### TASK BRIEF
The copy you print must match the listing exactly, with its pictures removed.

### GIVEN MATERIAL
______
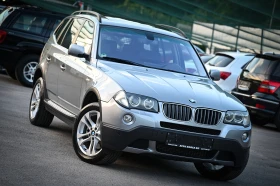 BMW X3 3.0D / FACE / FULL, снимка 7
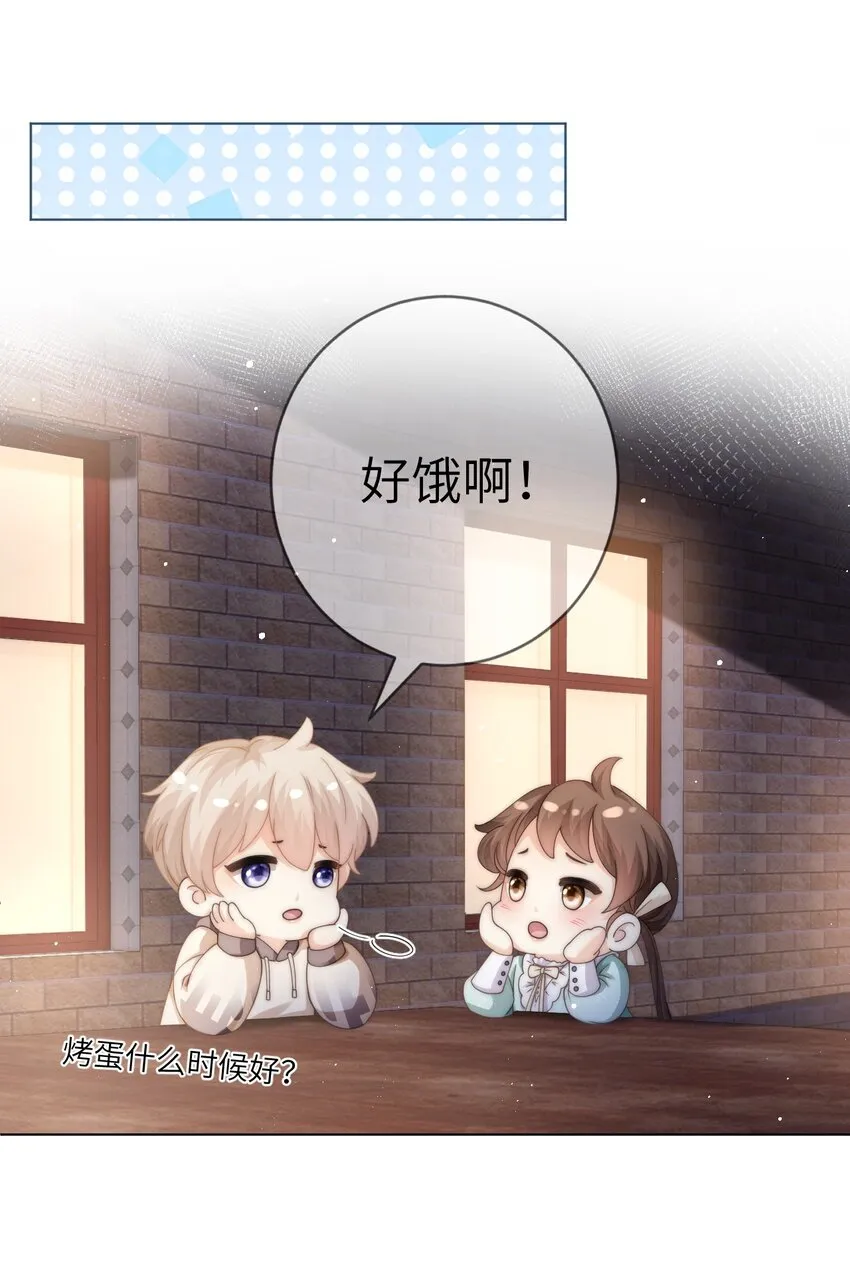 029 逛夜市 第8页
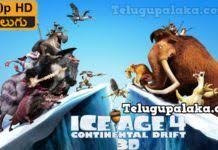 Continental drift berpusat pada trio manny, diego, dan sid yang memulai petualangan mereka setelah bencana besar yang menghanyutkan seluruh benua. Ice Age 4 Continental Drift 2012 720p 3d Hsbs Bdrip Multi Audio Telugu Dubbed Movie Continental Drift Ice Age Ice Age 4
______
### YOUR SOLUTION
 BMW X3 3.0D / FACE / FULL, снимка 7
 029 逛夜市 第8页
 Continental drift berpusat pada trio manny, diego, dan sid yang memulai petualangan mereka setelah bencana besar yang menghanyutkan seluruh benua. Ice Age 4 Continental Drift 2012 720p 3d Hsbs Bdrip Multi Audio Telugu Dubbed Movie Continental Drift Ice Age Ice Age 4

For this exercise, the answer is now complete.